Dataset entries
□ □ □

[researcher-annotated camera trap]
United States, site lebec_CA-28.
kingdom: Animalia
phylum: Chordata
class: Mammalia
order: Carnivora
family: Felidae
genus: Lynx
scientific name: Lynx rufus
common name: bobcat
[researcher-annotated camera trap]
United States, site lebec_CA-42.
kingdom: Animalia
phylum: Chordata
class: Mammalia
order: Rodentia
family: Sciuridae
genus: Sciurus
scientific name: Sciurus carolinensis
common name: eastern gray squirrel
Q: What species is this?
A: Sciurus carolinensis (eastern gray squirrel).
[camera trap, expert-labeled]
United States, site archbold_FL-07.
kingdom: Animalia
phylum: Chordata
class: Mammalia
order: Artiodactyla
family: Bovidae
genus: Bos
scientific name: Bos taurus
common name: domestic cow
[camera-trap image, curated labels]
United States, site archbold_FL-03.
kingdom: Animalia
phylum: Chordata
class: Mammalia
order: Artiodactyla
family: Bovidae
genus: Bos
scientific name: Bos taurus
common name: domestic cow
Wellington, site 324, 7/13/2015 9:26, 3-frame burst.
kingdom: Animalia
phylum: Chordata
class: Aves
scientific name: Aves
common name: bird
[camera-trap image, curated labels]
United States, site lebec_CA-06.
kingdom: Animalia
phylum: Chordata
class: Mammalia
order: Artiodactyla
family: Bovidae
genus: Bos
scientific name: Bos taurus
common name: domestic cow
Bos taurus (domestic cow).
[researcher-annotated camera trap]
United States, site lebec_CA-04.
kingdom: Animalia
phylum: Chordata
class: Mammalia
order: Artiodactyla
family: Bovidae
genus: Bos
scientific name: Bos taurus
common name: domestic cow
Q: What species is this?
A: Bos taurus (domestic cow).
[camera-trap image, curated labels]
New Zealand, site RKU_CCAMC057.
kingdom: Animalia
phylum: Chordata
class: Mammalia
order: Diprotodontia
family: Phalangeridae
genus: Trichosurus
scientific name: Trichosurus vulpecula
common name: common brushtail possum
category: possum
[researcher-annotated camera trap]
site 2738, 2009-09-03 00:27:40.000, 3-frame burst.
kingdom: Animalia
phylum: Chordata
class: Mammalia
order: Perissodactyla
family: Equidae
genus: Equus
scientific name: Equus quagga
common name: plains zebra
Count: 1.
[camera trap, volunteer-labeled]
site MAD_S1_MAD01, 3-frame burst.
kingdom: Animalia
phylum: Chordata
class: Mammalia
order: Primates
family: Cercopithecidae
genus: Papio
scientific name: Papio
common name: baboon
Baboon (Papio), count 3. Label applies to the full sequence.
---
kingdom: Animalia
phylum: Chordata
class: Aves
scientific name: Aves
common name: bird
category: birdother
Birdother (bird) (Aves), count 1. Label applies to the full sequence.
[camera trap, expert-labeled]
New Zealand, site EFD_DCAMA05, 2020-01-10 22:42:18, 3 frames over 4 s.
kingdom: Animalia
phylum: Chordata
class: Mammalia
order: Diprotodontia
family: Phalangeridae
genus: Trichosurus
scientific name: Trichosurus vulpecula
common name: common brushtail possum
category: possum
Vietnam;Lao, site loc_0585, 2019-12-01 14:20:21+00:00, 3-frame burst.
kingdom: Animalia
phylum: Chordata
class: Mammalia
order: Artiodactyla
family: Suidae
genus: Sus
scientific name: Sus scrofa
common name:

□ □ □

◆ Work instructions: Send back every entry precisely as given.

◆ Exercise response:
[researcher-annotated camera trap]
United States, site lebec_CA-28.
kingdom: Animalia
phylum: Chordata
class: Mammalia
order: Carnivora
family: Felidae
genus: Lynx
scientific name: Lynx rufus
common name: bobcat
[researcher-annotated camera trap]
United States, site lebec_CA-42.
kingdom: Animalia
phylum: Chordata
class: Mammalia
order: Rodentia
family: Sciuridae
genus: Sciurus
scientific name: Sciurus carolinensis
common name: eastern gray squirrel
Q: What species is this?
A: Sciurus carolinensis (eastern gray squirrel).
[camera trap, expert-labeled]
United States, site archbold_FL-07.
kingdom: Animalia
phylum: Chordata
class: Mammalia
order: Artiodactyla
family: Bovidae
genus: Bos
scientific name: Bos taurus
common name: domestic cow
[camera-trap image, curated labels]
United States, site archbold_FL-03.
kingdom: Animalia
phylum: Chordata
class: Mammalia
order: Artiodactyla
family: Bovidae
genus: Bos
scientific name: Bos taurus
common name: domestic cow
Wellington, site 324, 7/13/2015 9:26, 3-frame burst.
kingdom: Animalia
phylum: Chordata
class: Aves
scientific name: Aves
common name: bird
[camera-trap image, curated labels]
United States, site lebec_CA-06.
kingdom: Animalia
phylum: Chordata
class: Mammalia
order: Artiodactyla
family: Bovidae
genus: Bos
scientific name: Bos taurus
common name: domestic cow
Bos taurus (domestic cow).
[researcher-annotated camera trap]
United States, site lebec_CA-04.
kingdom: Animalia
phylum: Chordata
class: Mammalia
order: Artiodactyla
family: Bovidae
genus: Bos
scientific name: Bos taurus
common name: domestic cow
Q: What species is this?
A: Bos taurus (domestic cow).
[camera-trap image, curated labels]
New Zealand, site RKU_CCAMC057.
kingdom: Animalia
phylum: Chordata
class: Mammalia
order: Diprotodontia
family: Phalangeridae
genus: Trichosurus
scientific name: Trichosurus vulpecula
common name: common brushtail possum
category: possum
[researcher-annotated camera trap]
site 2738, 2009-09-03 00:27:40.000, 3-frame burst.
kingdom: Animalia
phylum: Chordata
class: Mammalia
order: Perissodactyla
family: Equidae
genus: Equus
scientific name: Equus quagga
common name: plains zebra
Count: 1.
[camera trap, volunteer-labeled]
site MAD_S1_MAD01, 3-frame burst.
kingdom: Animalia
phylum: Chordata
class: Mammalia
order: Primates
family: Cercopithecidae
genus: Papio
scientific name: Papio
common name: baboon
Baboon (Papio), count 3. Label applies to the full sequence.
---
kingdom: Animalia
phylum: Chordata
class: Aves
scientific name: Aves
common name: bird
category: birdother
Birdother (bird) (Aves), count 1. Label applies to the full sequence.
[camera trap, expert-labeled]
New Zealand, site EFD_DCAMA05, 2020-01-10 22:42:18, 3 frames over 4 s.
kingdom: Animalia
phylum: Chordata
class: Mammalia
order: Diprotodontia
family: Phalangeridae
genus: Trichosurus
scientific name: Trichosurus vulpecula
common name: common brushtail possum
category: possum
Vietnam;Lao, site loc_0585, 2019-12-01 14:20:21+00:00, 3-frame burst.
kingdom: Animalia
phylum: Chordata
class: Mammalia
order: Artiodactyla
family: Suidae
genus: Sus
scientific name: Sus scrofa
common name:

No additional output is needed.